[Provided material]:
++++++

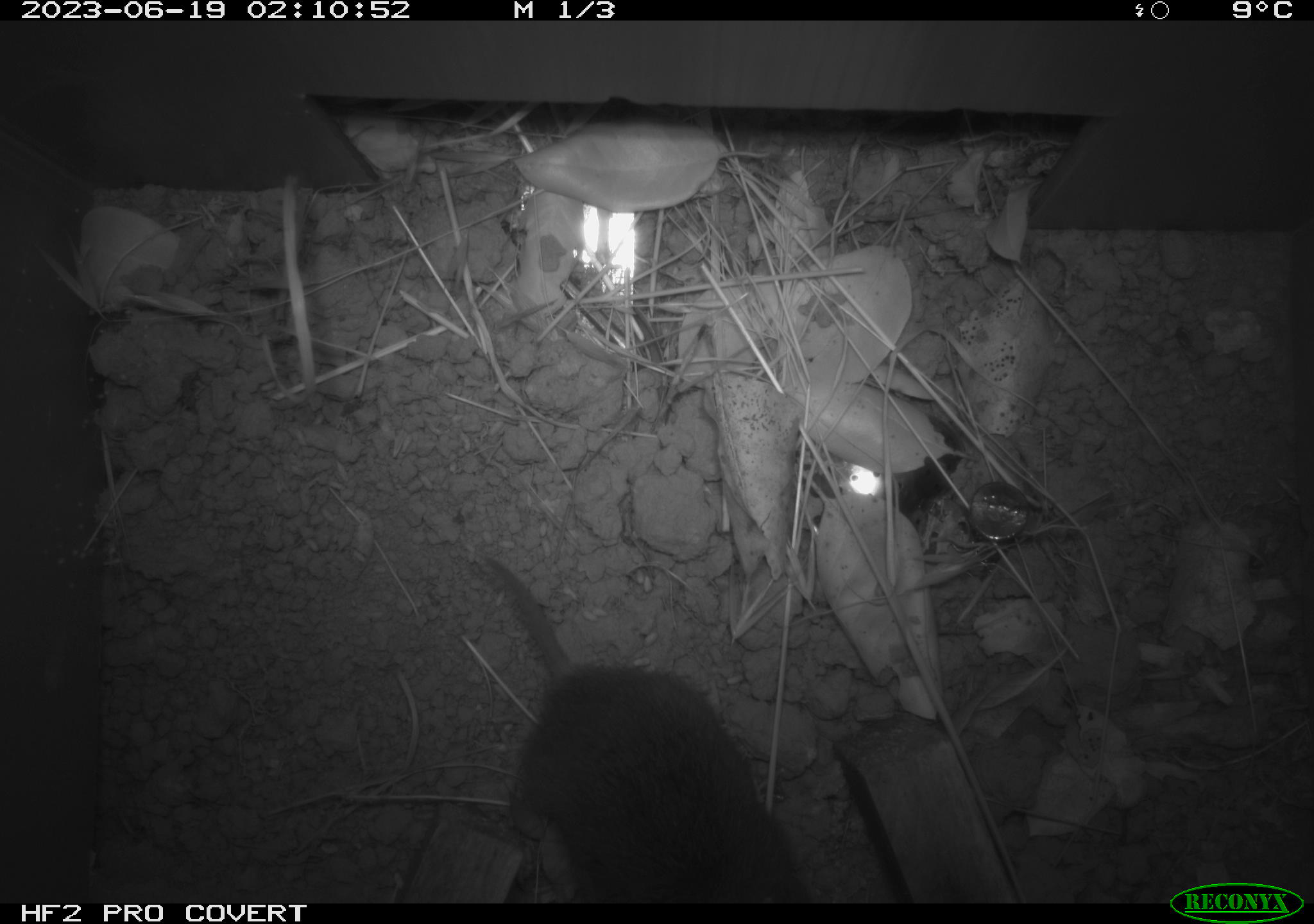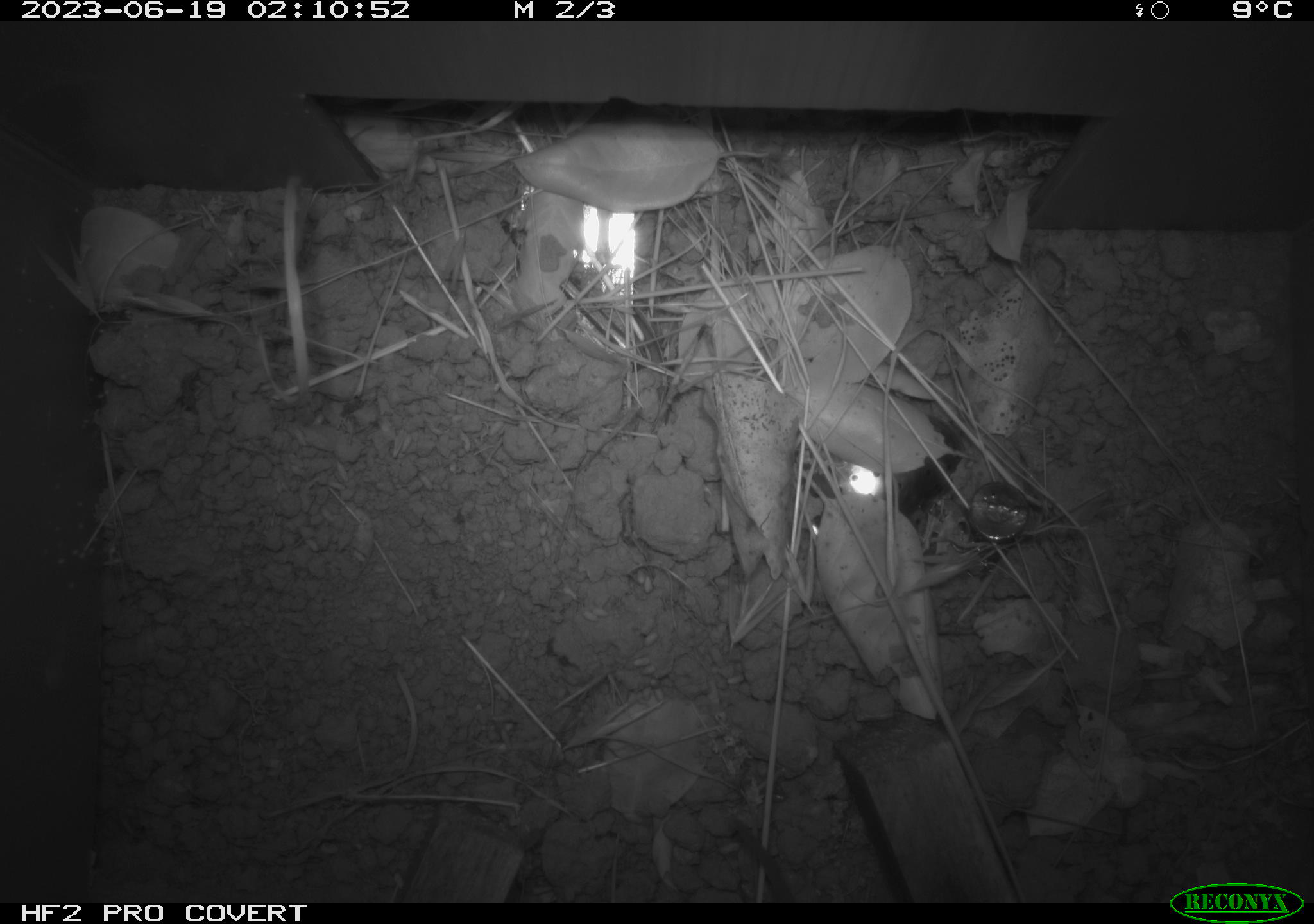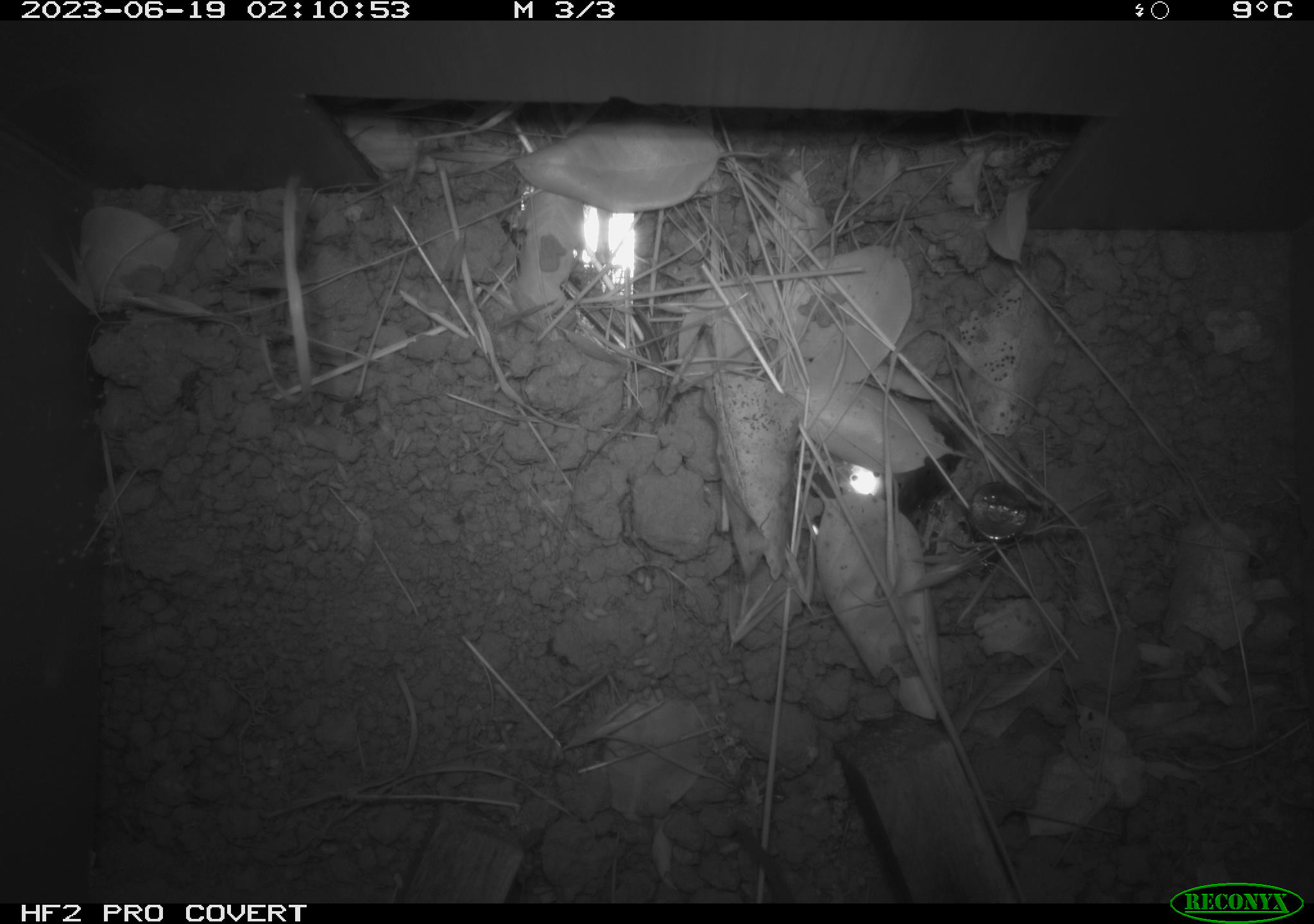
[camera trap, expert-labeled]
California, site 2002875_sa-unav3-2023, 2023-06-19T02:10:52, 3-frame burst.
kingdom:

++++++

[Task statement]: Set down the material above as is, without any pictures.

[Exercise output]:
[camera trap, expert-labeled]
California, site 2002875_sa-unav3-2023, 2023-06-19T02:10:52, 3-frame burst.
kingdom:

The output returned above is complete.